13 Chapter013
“蕭小膽,你護照到了。”
汪景升用鑰匙打開他出租屋的門,把那個紅本本放到他桌上。
“正好我單位來郵件催我了,你準備好簽證材料,下周和我回美國。”
蕭曉從電腦前轉過椅子:“什麽,這麽急?”
汪景升奇道:“着急的不是你嗎?之前誰急吼吼地要簽證來着?”
蕭曉為難道:“此一時彼一時,我現在正接了個項目,走不開。”
汪景升本來興沖沖地進來,看他這婉拒的态度,預感到此番将要吃力,于是振了振旗鼓,坐到他床上,作出一副打拉鋸戰的準備:“你那個項目,我了解過的。現在還是初期,班子沒定型,是最好抽身的時候。等你做出點成績,奕帆更不會放你走了。”
蕭曉:“不是那個問題。我接了,就是打算好好做的。”
汪景升揉着眉心:“蕭小膽,我不想說你。都說眼界是跟膽子挂鈎的,現在我還真有點信了。你剛畢業那幾年,我給你丢了多少橄榄枝?路都給你鋪好了,你就是不來,倒顯得我這個朋友很無能。”
蕭曉連忙擺手:“可別這麽說,我那時候懂什麽啊,去了也是給你拖後腿。”
汪景升:“你先拖一個試試,才知道我能不能帶得動你。”
蕭曉避過這個話題,懷柔地說道:“我這不是,不想離家太遠嗎,不然爸媽生病了都沒人照顧。”

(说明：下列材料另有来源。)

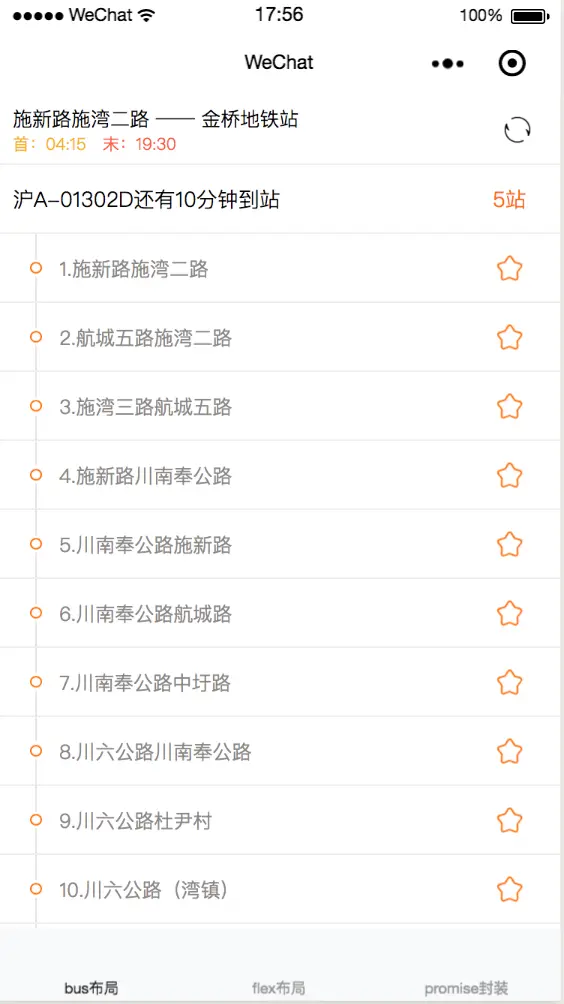 4720632-ce36ca2d97c61cb4.png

汪景升:“飛機飛回來一天都用不了。你擔心父母,等你在那邊工作兩年,經濟寬裕了,就把他們一起接過去住,我幫你照顧着。”
蕭曉尬笑:“沒人陪着搓牌九,他們習慣不了。”
汪景升:“蕭小膽,你也知道我那裏,在華人街生活和國內沒差的。”頓了頓,又說:“你不用再找借口了。這段時間有什麽事讓你改變主意了?”
他向前弓着身子,手掌撐在膝蓋上,鄭重地問道:“有什麽事,能比你的前途更重要?”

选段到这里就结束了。